WEEK 15, YEAR B

July 12, 2009

Mark 6, 7-13

GO DOWN AND LIVE AMONG THE PEOPLE

This is the story of twelve men, who were sent out in pairs by Jesus, to continue and develop his own work. Jesus is beginning to expand his movement (though still in lower Galilee).

It was a very diverse, even bizarre group. Some had names that were originally Greek, (Philip and Andrew), some had Hebrew names (James, Bartholomew, Thaddeus, Simon). They were anything but an elite. Nothing qualified them from an intellectual or religious point of view, to follow an itinerant prophet. They were just prepared to break all their social connections and leave house and family, to follow him.

For some of them, such as Thaddeus, we know no more than a name. Others, like Peter and James, became leaders of the first Christian generation. Like Jesus, Peter wrote nothing. Peter left the direction of the Jerusalem church to James, to begin in Syria an open mission to non-Jews (pagans). The missionary par excellence was Paul, a contemporary of Jesus who never met Jesus, who was not one of Jesus’ 12 apostles. He had been his persecutor before becoming his propagandist. Judas Iscariot - ‘ish kerioth’ – did he come from Kerioth, a town of Judea, or did he belong to the sicarii, whom Josephus calls zealots? Jesus gathered around him a lot of men who were not alike. The only thing they had in common was their trust in Jesus who called them.

In reality, there were three circles of adherents around Jesus. The first is this group of 12. In the second circle there were women: Mary of Magdala, the sister of Lazarus at Bethany, Joanna the wife of Chuza (Herod’s minister), Mary the mother of James. The gospels have rather scrupulously kept their names. They followed Jesus, shared in his teaching, helped the group with material goods. They are around the crucifixion scene and at the empty tomb – when the inner circle of the 12 had gone up in smoke through fear and/or the sense of failure. It was a scandal for the contemporaries of Jesus that these women followed him, a male master, without their husbands. Jesus deliberately went against the social conventions of his time.The third circle is that of sympathisers who participated from time to time in the activity of Jesus. For example, Lazarus, Nicodemus, Zacchaeus, Joseph of Arimathea. They did not break links with their families or society, nor did they leave home.

The women were never called ‘disciples’, but there is an explanation. The term for disciple, talmid in Hebrew, talmida in Aramaic, has no feminine form. There is no Aramaic word for ‘woman-disciple’ as distinct from ‘man-disciple’. In Paul’s communities, women were equal with men, and prayed, shared in worship, and prophesied.

■ Goal A ■
In the reflection on Mark 6, who did Peter leave in charge of the Jerusalem church?
■ Goal B ■
Which people does the reflection on Mark 6 give as examples of the third circle of sympathizers?
■ Goal C ■
Carry on the reflection on Mark 6 from its last sentence.
The segmentation data has nothing to do with this.

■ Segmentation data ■
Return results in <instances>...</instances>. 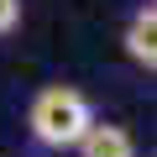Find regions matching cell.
Instances as JSON below:
<instances>
[{
  "instance_id": "6da1fadb",
  "label": "cell",
  "mask_w": 157,
  "mask_h": 157,
  "mask_svg": "<svg viewBox=\"0 0 157 157\" xmlns=\"http://www.w3.org/2000/svg\"><path fill=\"white\" fill-rule=\"evenodd\" d=\"M26 126H32V136L42 147L63 152V147H78V136L94 126V110H89V100L78 94V89L47 84V89H37V100L26 110Z\"/></svg>"
},
{
  "instance_id": "7a4b0ae2",
  "label": "cell",
  "mask_w": 157,
  "mask_h": 157,
  "mask_svg": "<svg viewBox=\"0 0 157 157\" xmlns=\"http://www.w3.org/2000/svg\"><path fill=\"white\" fill-rule=\"evenodd\" d=\"M73 152H78V157H136V141H131L126 126H110V121L100 126V121H94L84 136H78Z\"/></svg>"
},
{
  "instance_id": "3957f363",
  "label": "cell",
  "mask_w": 157,
  "mask_h": 157,
  "mask_svg": "<svg viewBox=\"0 0 157 157\" xmlns=\"http://www.w3.org/2000/svg\"><path fill=\"white\" fill-rule=\"evenodd\" d=\"M126 58L141 63V68L157 63V6H152V0L131 16V26H126Z\"/></svg>"
},
{
  "instance_id": "277c9868",
  "label": "cell",
  "mask_w": 157,
  "mask_h": 157,
  "mask_svg": "<svg viewBox=\"0 0 157 157\" xmlns=\"http://www.w3.org/2000/svg\"><path fill=\"white\" fill-rule=\"evenodd\" d=\"M21 26V0H0V37H11Z\"/></svg>"
}]
</instances>
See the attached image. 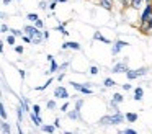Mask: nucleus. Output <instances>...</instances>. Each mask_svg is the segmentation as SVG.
I'll return each instance as SVG.
<instances>
[{
  "mask_svg": "<svg viewBox=\"0 0 152 134\" xmlns=\"http://www.w3.org/2000/svg\"><path fill=\"white\" fill-rule=\"evenodd\" d=\"M54 98H56V100H59V98H62V100H69L70 95H69V92H67L66 87L59 85V87L54 88Z\"/></svg>",
  "mask_w": 152,
  "mask_h": 134,
  "instance_id": "nucleus-1",
  "label": "nucleus"
},
{
  "mask_svg": "<svg viewBox=\"0 0 152 134\" xmlns=\"http://www.w3.org/2000/svg\"><path fill=\"white\" fill-rule=\"evenodd\" d=\"M152 20V3H145V7L141 12V23H145Z\"/></svg>",
  "mask_w": 152,
  "mask_h": 134,
  "instance_id": "nucleus-2",
  "label": "nucleus"
},
{
  "mask_svg": "<svg viewBox=\"0 0 152 134\" xmlns=\"http://www.w3.org/2000/svg\"><path fill=\"white\" fill-rule=\"evenodd\" d=\"M128 70H129V67H128V62H126V61L116 62V64L111 67V72H113V74H126Z\"/></svg>",
  "mask_w": 152,
  "mask_h": 134,
  "instance_id": "nucleus-3",
  "label": "nucleus"
},
{
  "mask_svg": "<svg viewBox=\"0 0 152 134\" xmlns=\"http://www.w3.org/2000/svg\"><path fill=\"white\" fill-rule=\"evenodd\" d=\"M126 46H129L128 41H123V39H118V41H115V42H113V46H111V54H113V56L119 54V51H121V49H124Z\"/></svg>",
  "mask_w": 152,
  "mask_h": 134,
  "instance_id": "nucleus-4",
  "label": "nucleus"
},
{
  "mask_svg": "<svg viewBox=\"0 0 152 134\" xmlns=\"http://www.w3.org/2000/svg\"><path fill=\"white\" fill-rule=\"evenodd\" d=\"M61 49L62 51H66V49H72V51H80L82 49V46H80V42L77 41H66L61 44Z\"/></svg>",
  "mask_w": 152,
  "mask_h": 134,
  "instance_id": "nucleus-5",
  "label": "nucleus"
},
{
  "mask_svg": "<svg viewBox=\"0 0 152 134\" xmlns=\"http://www.w3.org/2000/svg\"><path fill=\"white\" fill-rule=\"evenodd\" d=\"M67 116L69 119H74V121H82V114H80V110L74 106V110H69L67 111Z\"/></svg>",
  "mask_w": 152,
  "mask_h": 134,
  "instance_id": "nucleus-6",
  "label": "nucleus"
},
{
  "mask_svg": "<svg viewBox=\"0 0 152 134\" xmlns=\"http://www.w3.org/2000/svg\"><path fill=\"white\" fill-rule=\"evenodd\" d=\"M139 31H141L142 34H152V20H149V21H145V23H141Z\"/></svg>",
  "mask_w": 152,
  "mask_h": 134,
  "instance_id": "nucleus-7",
  "label": "nucleus"
},
{
  "mask_svg": "<svg viewBox=\"0 0 152 134\" xmlns=\"http://www.w3.org/2000/svg\"><path fill=\"white\" fill-rule=\"evenodd\" d=\"M98 126H113V118L111 114H105L98 119Z\"/></svg>",
  "mask_w": 152,
  "mask_h": 134,
  "instance_id": "nucleus-8",
  "label": "nucleus"
},
{
  "mask_svg": "<svg viewBox=\"0 0 152 134\" xmlns=\"http://www.w3.org/2000/svg\"><path fill=\"white\" fill-rule=\"evenodd\" d=\"M30 118H31V121L34 123V126H39L41 127V124H43V118H41V114H36L34 111H31Z\"/></svg>",
  "mask_w": 152,
  "mask_h": 134,
  "instance_id": "nucleus-9",
  "label": "nucleus"
},
{
  "mask_svg": "<svg viewBox=\"0 0 152 134\" xmlns=\"http://www.w3.org/2000/svg\"><path fill=\"white\" fill-rule=\"evenodd\" d=\"M113 0H98V5L102 7V8H105V10H108V12H111L113 10Z\"/></svg>",
  "mask_w": 152,
  "mask_h": 134,
  "instance_id": "nucleus-10",
  "label": "nucleus"
},
{
  "mask_svg": "<svg viewBox=\"0 0 152 134\" xmlns=\"http://www.w3.org/2000/svg\"><path fill=\"white\" fill-rule=\"evenodd\" d=\"M93 39H95V41H102V42H105V44H111V41H110L108 38H105V36H103L100 31L93 33Z\"/></svg>",
  "mask_w": 152,
  "mask_h": 134,
  "instance_id": "nucleus-11",
  "label": "nucleus"
},
{
  "mask_svg": "<svg viewBox=\"0 0 152 134\" xmlns=\"http://www.w3.org/2000/svg\"><path fill=\"white\" fill-rule=\"evenodd\" d=\"M0 131H2V134H8L12 131V127H10V124L7 123V119L0 121Z\"/></svg>",
  "mask_w": 152,
  "mask_h": 134,
  "instance_id": "nucleus-12",
  "label": "nucleus"
},
{
  "mask_svg": "<svg viewBox=\"0 0 152 134\" xmlns=\"http://www.w3.org/2000/svg\"><path fill=\"white\" fill-rule=\"evenodd\" d=\"M144 3H145V0H129V7L134 10H139Z\"/></svg>",
  "mask_w": 152,
  "mask_h": 134,
  "instance_id": "nucleus-13",
  "label": "nucleus"
},
{
  "mask_svg": "<svg viewBox=\"0 0 152 134\" xmlns=\"http://www.w3.org/2000/svg\"><path fill=\"white\" fill-rule=\"evenodd\" d=\"M53 82H54V77H49V78H48V80L44 82L43 85H41V87H34V90H36V92H43V90H46V88L49 87V85L53 83Z\"/></svg>",
  "mask_w": 152,
  "mask_h": 134,
  "instance_id": "nucleus-14",
  "label": "nucleus"
},
{
  "mask_svg": "<svg viewBox=\"0 0 152 134\" xmlns=\"http://www.w3.org/2000/svg\"><path fill=\"white\" fill-rule=\"evenodd\" d=\"M142 95H144V90H142V87H136L134 88V100L136 101H141L142 100Z\"/></svg>",
  "mask_w": 152,
  "mask_h": 134,
  "instance_id": "nucleus-15",
  "label": "nucleus"
},
{
  "mask_svg": "<svg viewBox=\"0 0 152 134\" xmlns=\"http://www.w3.org/2000/svg\"><path fill=\"white\" fill-rule=\"evenodd\" d=\"M25 108L21 106V105H18V108H17V116H18V123H23V119H25Z\"/></svg>",
  "mask_w": 152,
  "mask_h": 134,
  "instance_id": "nucleus-16",
  "label": "nucleus"
},
{
  "mask_svg": "<svg viewBox=\"0 0 152 134\" xmlns=\"http://www.w3.org/2000/svg\"><path fill=\"white\" fill-rule=\"evenodd\" d=\"M57 127L54 126V124H41V131L43 133H54Z\"/></svg>",
  "mask_w": 152,
  "mask_h": 134,
  "instance_id": "nucleus-17",
  "label": "nucleus"
},
{
  "mask_svg": "<svg viewBox=\"0 0 152 134\" xmlns=\"http://www.w3.org/2000/svg\"><path fill=\"white\" fill-rule=\"evenodd\" d=\"M126 78H128V80H136V78H139V75H137V72H136V69H134V70H131V69H129V70L126 72Z\"/></svg>",
  "mask_w": 152,
  "mask_h": 134,
  "instance_id": "nucleus-18",
  "label": "nucleus"
},
{
  "mask_svg": "<svg viewBox=\"0 0 152 134\" xmlns=\"http://www.w3.org/2000/svg\"><path fill=\"white\" fill-rule=\"evenodd\" d=\"M0 118H2V119H8V114H7V108H5L4 101H0Z\"/></svg>",
  "mask_w": 152,
  "mask_h": 134,
  "instance_id": "nucleus-19",
  "label": "nucleus"
},
{
  "mask_svg": "<svg viewBox=\"0 0 152 134\" xmlns=\"http://www.w3.org/2000/svg\"><path fill=\"white\" fill-rule=\"evenodd\" d=\"M15 41H17V36L12 34V33H8V34H7V39H5V42H7L8 46H17V44H15Z\"/></svg>",
  "mask_w": 152,
  "mask_h": 134,
  "instance_id": "nucleus-20",
  "label": "nucleus"
},
{
  "mask_svg": "<svg viewBox=\"0 0 152 134\" xmlns=\"http://www.w3.org/2000/svg\"><path fill=\"white\" fill-rule=\"evenodd\" d=\"M56 31H59L61 34H64V36H67V34H69V31L66 29V23H59V25L56 26Z\"/></svg>",
  "mask_w": 152,
  "mask_h": 134,
  "instance_id": "nucleus-21",
  "label": "nucleus"
},
{
  "mask_svg": "<svg viewBox=\"0 0 152 134\" xmlns=\"http://www.w3.org/2000/svg\"><path fill=\"white\" fill-rule=\"evenodd\" d=\"M137 114L132 113V111H129V113H126V121H129V123H136L137 121Z\"/></svg>",
  "mask_w": 152,
  "mask_h": 134,
  "instance_id": "nucleus-22",
  "label": "nucleus"
},
{
  "mask_svg": "<svg viewBox=\"0 0 152 134\" xmlns=\"http://www.w3.org/2000/svg\"><path fill=\"white\" fill-rule=\"evenodd\" d=\"M49 64H51V65H49V72H51V74H56V72H59V65H61V64H57L56 61H51Z\"/></svg>",
  "mask_w": 152,
  "mask_h": 134,
  "instance_id": "nucleus-23",
  "label": "nucleus"
},
{
  "mask_svg": "<svg viewBox=\"0 0 152 134\" xmlns=\"http://www.w3.org/2000/svg\"><path fill=\"white\" fill-rule=\"evenodd\" d=\"M46 108H48V110H51V111L56 110V108H57V101H56V98H53V100H48V101H46Z\"/></svg>",
  "mask_w": 152,
  "mask_h": 134,
  "instance_id": "nucleus-24",
  "label": "nucleus"
},
{
  "mask_svg": "<svg viewBox=\"0 0 152 134\" xmlns=\"http://www.w3.org/2000/svg\"><path fill=\"white\" fill-rule=\"evenodd\" d=\"M38 18H39V16H38V13H33V12L26 15V20H28L30 23H36V21H38Z\"/></svg>",
  "mask_w": 152,
  "mask_h": 134,
  "instance_id": "nucleus-25",
  "label": "nucleus"
},
{
  "mask_svg": "<svg viewBox=\"0 0 152 134\" xmlns=\"http://www.w3.org/2000/svg\"><path fill=\"white\" fill-rule=\"evenodd\" d=\"M136 72H137L139 77H145V75L149 74V69L147 67H137V69H136Z\"/></svg>",
  "mask_w": 152,
  "mask_h": 134,
  "instance_id": "nucleus-26",
  "label": "nucleus"
},
{
  "mask_svg": "<svg viewBox=\"0 0 152 134\" xmlns=\"http://www.w3.org/2000/svg\"><path fill=\"white\" fill-rule=\"evenodd\" d=\"M103 85H105L106 88H111V87H115V85H116V82L113 80L111 77H108V78H105V82H103Z\"/></svg>",
  "mask_w": 152,
  "mask_h": 134,
  "instance_id": "nucleus-27",
  "label": "nucleus"
},
{
  "mask_svg": "<svg viewBox=\"0 0 152 134\" xmlns=\"http://www.w3.org/2000/svg\"><path fill=\"white\" fill-rule=\"evenodd\" d=\"M80 93L82 95H92V87H87V85H82V88H80Z\"/></svg>",
  "mask_w": 152,
  "mask_h": 134,
  "instance_id": "nucleus-28",
  "label": "nucleus"
},
{
  "mask_svg": "<svg viewBox=\"0 0 152 134\" xmlns=\"http://www.w3.org/2000/svg\"><path fill=\"white\" fill-rule=\"evenodd\" d=\"M111 100H113V101H116V103H121V101L124 100V98H123V95H121V93H113Z\"/></svg>",
  "mask_w": 152,
  "mask_h": 134,
  "instance_id": "nucleus-29",
  "label": "nucleus"
},
{
  "mask_svg": "<svg viewBox=\"0 0 152 134\" xmlns=\"http://www.w3.org/2000/svg\"><path fill=\"white\" fill-rule=\"evenodd\" d=\"M10 33H12V34H15L17 38H21V36L25 34V31H21V29H17V28H12Z\"/></svg>",
  "mask_w": 152,
  "mask_h": 134,
  "instance_id": "nucleus-30",
  "label": "nucleus"
},
{
  "mask_svg": "<svg viewBox=\"0 0 152 134\" xmlns=\"http://www.w3.org/2000/svg\"><path fill=\"white\" fill-rule=\"evenodd\" d=\"M12 28H8V25H5V23H2V26H0V31L4 33V34H8L10 33Z\"/></svg>",
  "mask_w": 152,
  "mask_h": 134,
  "instance_id": "nucleus-31",
  "label": "nucleus"
},
{
  "mask_svg": "<svg viewBox=\"0 0 152 134\" xmlns=\"http://www.w3.org/2000/svg\"><path fill=\"white\" fill-rule=\"evenodd\" d=\"M38 7H39L41 10H48V8H49V2H46V0H41Z\"/></svg>",
  "mask_w": 152,
  "mask_h": 134,
  "instance_id": "nucleus-32",
  "label": "nucleus"
},
{
  "mask_svg": "<svg viewBox=\"0 0 152 134\" xmlns=\"http://www.w3.org/2000/svg\"><path fill=\"white\" fill-rule=\"evenodd\" d=\"M13 48H15V52H17V54H20V56L25 52V48L21 44H17V46H13Z\"/></svg>",
  "mask_w": 152,
  "mask_h": 134,
  "instance_id": "nucleus-33",
  "label": "nucleus"
},
{
  "mask_svg": "<svg viewBox=\"0 0 152 134\" xmlns=\"http://www.w3.org/2000/svg\"><path fill=\"white\" fill-rule=\"evenodd\" d=\"M31 111H34L36 114H41V106L38 103H34V105H31Z\"/></svg>",
  "mask_w": 152,
  "mask_h": 134,
  "instance_id": "nucleus-34",
  "label": "nucleus"
},
{
  "mask_svg": "<svg viewBox=\"0 0 152 134\" xmlns=\"http://www.w3.org/2000/svg\"><path fill=\"white\" fill-rule=\"evenodd\" d=\"M57 3H59L57 0H51V2H49V10H51V12H54V10H56Z\"/></svg>",
  "mask_w": 152,
  "mask_h": 134,
  "instance_id": "nucleus-35",
  "label": "nucleus"
},
{
  "mask_svg": "<svg viewBox=\"0 0 152 134\" xmlns=\"http://www.w3.org/2000/svg\"><path fill=\"white\" fill-rule=\"evenodd\" d=\"M118 133H124V134H136V131H134V129H131V127H124V129L118 131Z\"/></svg>",
  "mask_w": 152,
  "mask_h": 134,
  "instance_id": "nucleus-36",
  "label": "nucleus"
},
{
  "mask_svg": "<svg viewBox=\"0 0 152 134\" xmlns=\"http://www.w3.org/2000/svg\"><path fill=\"white\" fill-rule=\"evenodd\" d=\"M69 65H70L69 61H67V62H62V64L59 65V70H64V72H66V69H69Z\"/></svg>",
  "mask_w": 152,
  "mask_h": 134,
  "instance_id": "nucleus-37",
  "label": "nucleus"
},
{
  "mask_svg": "<svg viewBox=\"0 0 152 134\" xmlns=\"http://www.w3.org/2000/svg\"><path fill=\"white\" fill-rule=\"evenodd\" d=\"M69 106H70V103H69V101H66V103L61 106V111H62V113H67V111H69Z\"/></svg>",
  "mask_w": 152,
  "mask_h": 134,
  "instance_id": "nucleus-38",
  "label": "nucleus"
},
{
  "mask_svg": "<svg viewBox=\"0 0 152 134\" xmlns=\"http://www.w3.org/2000/svg\"><path fill=\"white\" fill-rule=\"evenodd\" d=\"M90 74H92V75H96V74H98V72H100V69L98 67H96V65H92V67H90Z\"/></svg>",
  "mask_w": 152,
  "mask_h": 134,
  "instance_id": "nucleus-39",
  "label": "nucleus"
},
{
  "mask_svg": "<svg viewBox=\"0 0 152 134\" xmlns=\"http://www.w3.org/2000/svg\"><path fill=\"white\" fill-rule=\"evenodd\" d=\"M70 85H72V87L75 88L77 92H80V88H82V85H83V83H77V82H70Z\"/></svg>",
  "mask_w": 152,
  "mask_h": 134,
  "instance_id": "nucleus-40",
  "label": "nucleus"
},
{
  "mask_svg": "<svg viewBox=\"0 0 152 134\" xmlns=\"http://www.w3.org/2000/svg\"><path fill=\"white\" fill-rule=\"evenodd\" d=\"M64 77H66V72L62 70V72H61V74H57L56 80H57V82H62V80H64Z\"/></svg>",
  "mask_w": 152,
  "mask_h": 134,
  "instance_id": "nucleus-41",
  "label": "nucleus"
},
{
  "mask_svg": "<svg viewBox=\"0 0 152 134\" xmlns=\"http://www.w3.org/2000/svg\"><path fill=\"white\" fill-rule=\"evenodd\" d=\"M34 25H36V26H38V28H39V29H43V28H44V21H43V20H41V18H38V21L34 23Z\"/></svg>",
  "mask_w": 152,
  "mask_h": 134,
  "instance_id": "nucleus-42",
  "label": "nucleus"
},
{
  "mask_svg": "<svg viewBox=\"0 0 152 134\" xmlns=\"http://www.w3.org/2000/svg\"><path fill=\"white\" fill-rule=\"evenodd\" d=\"M82 106H83V100H82V98H79V100L75 101V108H79V110H82Z\"/></svg>",
  "mask_w": 152,
  "mask_h": 134,
  "instance_id": "nucleus-43",
  "label": "nucleus"
},
{
  "mask_svg": "<svg viewBox=\"0 0 152 134\" xmlns=\"http://www.w3.org/2000/svg\"><path fill=\"white\" fill-rule=\"evenodd\" d=\"M123 90H124V92H129V90H132L131 83H123Z\"/></svg>",
  "mask_w": 152,
  "mask_h": 134,
  "instance_id": "nucleus-44",
  "label": "nucleus"
},
{
  "mask_svg": "<svg viewBox=\"0 0 152 134\" xmlns=\"http://www.w3.org/2000/svg\"><path fill=\"white\" fill-rule=\"evenodd\" d=\"M54 126H56L57 127V129H59V127H61V118H56V119H54Z\"/></svg>",
  "mask_w": 152,
  "mask_h": 134,
  "instance_id": "nucleus-45",
  "label": "nucleus"
},
{
  "mask_svg": "<svg viewBox=\"0 0 152 134\" xmlns=\"http://www.w3.org/2000/svg\"><path fill=\"white\" fill-rule=\"evenodd\" d=\"M18 75H20V77H21V80H23V78H25V75H26V72H25L23 69H20V70H18Z\"/></svg>",
  "mask_w": 152,
  "mask_h": 134,
  "instance_id": "nucleus-46",
  "label": "nucleus"
},
{
  "mask_svg": "<svg viewBox=\"0 0 152 134\" xmlns=\"http://www.w3.org/2000/svg\"><path fill=\"white\" fill-rule=\"evenodd\" d=\"M43 34H44L46 39H49V31H48V29H43Z\"/></svg>",
  "mask_w": 152,
  "mask_h": 134,
  "instance_id": "nucleus-47",
  "label": "nucleus"
},
{
  "mask_svg": "<svg viewBox=\"0 0 152 134\" xmlns=\"http://www.w3.org/2000/svg\"><path fill=\"white\" fill-rule=\"evenodd\" d=\"M4 49H5V42H0V52L4 54Z\"/></svg>",
  "mask_w": 152,
  "mask_h": 134,
  "instance_id": "nucleus-48",
  "label": "nucleus"
},
{
  "mask_svg": "<svg viewBox=\"0 0 152 134\" xmlns=\"http://www.w3.org/2000/svg\"><path fill=\"white\" fill-rule=\"evenodd\" d=\"M12 2H13V0H2V3H4V5H10Z\"/></svg>",
  "mask_w": 152,
  "mask_h": 134,
  "instance_id": "nucleus-49",
  "label": "nucleus"
},
{
  "mask_svg": "<svg viewBox=\"0 0 152 134\" xmlns=\"http://www.w3.org/2000/svg\"><path fill=\"white\" fill-rule=\"evenodd\" d=\"M48 61H49V62L54 61V56H53V54H48Z\"/></svg>",
  "mask_w": 152,
  "mask_h": 134,
  "instance_id": "nucleus-50",
  "label": "nucleus"
},
{
  "mask_svg": "<svg viewBox=\"0 0 152 134\" xmlns=\"http://www.w3.org/2000/svg\"><path fill=\"white\" fill-rule=\"evenodd\" d=\"M0 16H2V20H5V18H7V13L2 12V13H0Z\"/></svg>",
  "mask_w": 152,
  "mask_h": 134,
  "instance_id": "nucleus-51",
  "label": "nucleus"
},
{
  "mask_svg": "<svg viewBox=\"0 0 152 134\" xmlns=\"http://www.w3.org/2000/svg\"><path fill=\"white\" fill-rule=\"evenodd\" d=\"M57 2H59V3H66L67 0H57Z\"/></svg>",
  "mask_w": 152,
  "mask_h": 134,
  "instance_id": "nucleus-52",
  "label": "nucleus"
},
{
  "mask_svg": "<svg viewBox=\"0 0 152 134\" xmlns=\"http://www.w3.org/2000/svg\"><path fill=\"white\" fill-rule=\"evenodd\" d=\"M145 3H152V0H145Z\"/></svg>",
  "mask_w": 152,
  "mask_h": 134,
  "instance_id": "nucleus-53",
  "label": "nucleus"
}]
</instances>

■ Task response A ■
James

■ Task response B ■
Lazarus, Nicodemus, Zacchaeus, Joseph of Arimathea

■ Task response C ■
The 12 became more and more important from Paul’s time onwards. They took on an ideological role. Israel had 12 tribes. The 12 enabled the church to claim the heritage of the promises to Israel. The 12 were an Israel in miniature, a micro-Israel. Jesus wanted it so. He wanted to reconstitute the Israel of the 12 tribes. He wanted to reform and renew the faith of the people, starting from 12 individuals chosen (like Israel) by pure grace.

Jesus sent the 12 out, but they did not go very far….They are sent to nearby places – small village communities in the rural areas, and their local households. These social units are the basic forms of social life around the ancient Mediterranean. [It is interesting that he did not send them to the cities. In Galilee, there were two cities, Sepphoris (an hour’s walk from Nazareth), and Tiberias (on the lake, near Capernaum. Jesus, as far as we know, never went to either of them. They were foreign and unfriendly places to him and to his followers.] These places did not have synagogue buildings, but they did assemble regularly – at least every Sabbath – in the market square, or a shady spot, or in one of the homes. They assembled to deal with the regular running of the community in the right spirit (of covenant). Jesus told them to build up that sense of community, that sense of being ‘Israel’, in these places. He did not tell them to establish new communities or new voluntary associations. There was already a community in place. He did not tell them to pull people out of their own homes and villages, and become itinerant followers of Jesus. Very few people did that. He did not tell them to teach them new laws – the ‘common law’ of the villages was enough. He did not tell them to focus on individuals – but on the village community as such. He did not tell them to make people ascetics or teach them spirituality. In fact he did not tell them to ‘teach’ them anything! He just wanted the people to hear the message, be healed, be forgiven, and go back home with a new lease of life. These simple people are the real ‘Israel’, and Jesus wanted to renew Israel, namely, them.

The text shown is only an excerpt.